* Extrait du document
J'ai compris en arrivant là bas: l'espace qui entoure le musée était empli de jeux pour enfants, que ne dédaignaient d'ailleurs pas les jeunes gens et les adultes. Il s'agissait de remettre à l'honneur les jeux traditionnels de différentes ethnies montagnardes, venues de loin pour la circonstance.

Le gouvernement du Vietnam fait grand cas de ce qu'on appelle ici les ethnies minoritaires. La presque totalité des habitants est d'ethnie viet (on dit aussi kinh). Aux frontières du pays, dans les montagnes surtout, vivent une cinquantaine d'ethnies différentes, représentées chacune par un très petit nombre d'habitants. Le musée ethnographique expose leurs costumes, très différents les uns des autres, leurs objets quotidiens ou rituels, explique leurs coutumes et traditions. Lors de la fête du Têt, ces villageois lointains ont été invités à se rendre au musée pour faire connaître leurs jeux traditionnels aux petits citadins.

Le premier jeu que nous rencontrons, c'est la danse des bambous. Tenus par des jeunes filles, les bambous au ras du sol claquent et se déplacent rapidement en rythme avec la musique. Il faut sauter dans les interstices et ça n'a pas l'air facile. Mais les chutes font partie de la rigolade. Plus loin, des jeunes circulent sur des échasses. Huong me demande comment ça s'appelle en français (jamais perdre une occasion de s'instruire). Là aussi, la jeunesse se marre bien.

* Données enregistrées
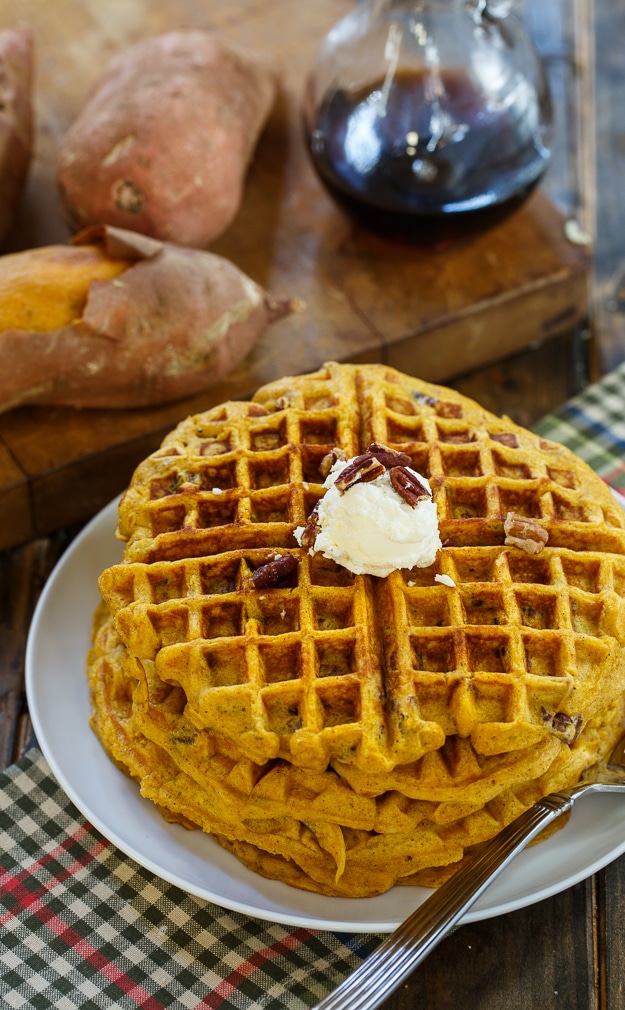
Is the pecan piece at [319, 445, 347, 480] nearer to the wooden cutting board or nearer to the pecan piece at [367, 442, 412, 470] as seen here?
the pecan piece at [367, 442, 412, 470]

* Consignes écrites
#1 Recopiez le passage du récit sur la fête du Têt au musée qui va de "J'ai compris en" jusqu'à "pour la circonstance.", en remplaçant "jeunes gens" par "adolescents".
#2 D'après le récit sur la fête du Têt au musée, combien d'ethnies différentes vivent aux frontières du Vietnam ?
#3 Écrivez la suite du récit sur la fête du Têt au musée, juste après sa dernière phrase.
Vous n'avez pas besoin des lignes pour ce travail.

* Réponses par consigne
#1
J'ai compris en arrivant là bas: l'espace qui entoure le musée était empli de jeux pour enfants, que ne dédaignaient d'ailleurs pas les adolescents et les adultes. Il s'agissait de remettre à l'honneur les jeux traditionnels de différentes ethnies montagnardes, venues de loin pour la circonstance.

#2 Une cinquantaine.

#3
Huong m'entraîne: elle a repéré un spectacle de marionnettes sur l'eau. J'ai déjà vu celui de Hanoi, un must touristique, mais celui là est en plein air. Dans une pièce d'eau de dix à quinze mètres de diamètre (l'eau boueuse cache les longues tiges qui permettent de manipuler les marionnettes), un décor en forme de pagode fermée par trois stores placés côte à côte est installé avec, devant, simulant une cour, un espace délimité par des bambous au ras de l'eau avec une sorte de porche très minimaliste. 20 000 Dongs l'entrée, un peu moins de 1 euro. On passe le « guichet », des fauteuils en plastique sont disposés en deux ou trois rangs sur la moitié du pourtour de la pièce d'eau. Huong installe son petit garçon, lui recommande de rester avec moi, et disparaît: en tant que guide touristique, elle connaît pas mal de monde ici, bonne occasion de bavarder.

Beaucoup d'enfants autour de nous, des mères, des jeunes filles, quelques hommes, avec chacun(e) deux ou trois petits bien emmitouflés car il ne fait pas chaud. Quelques fillettes qui ont des jupes virevoltantes se promènent un peu (pour les montrer?). Une autre a ramassé deux baguettes de bambou, elle fait sa petite musique perso sur la barrière qui borde la pièce d'eau. Les manipulateurs, dans l'eau jusqu'à la ceinture, s'affairent puis disparaissent derrière les stores. La musique des gongs et des tambours avertit les enfants un peu distraits que c'est maintenant qu'il faut regarder. En apéritif, deux minuscules personnages joutent sur une barre transversale du « porche »Ils se précipitent l'un contre l'autre, encore et encore, les gosses rigolent, un des deux finit par tomber dans l'eau, éclat de rire général.

Puis c'est l'épisode fumigènes: on entend claquer les pétards, des lumières filent au ras de l'eau selon une trajectoire sinueuse, une épaisse fumée s'élève. Mais, contrairement au spectacle en salle de Hanoi, elle n'incommode pas les spectateurs, elle se dissipe à mesure dans le ciel.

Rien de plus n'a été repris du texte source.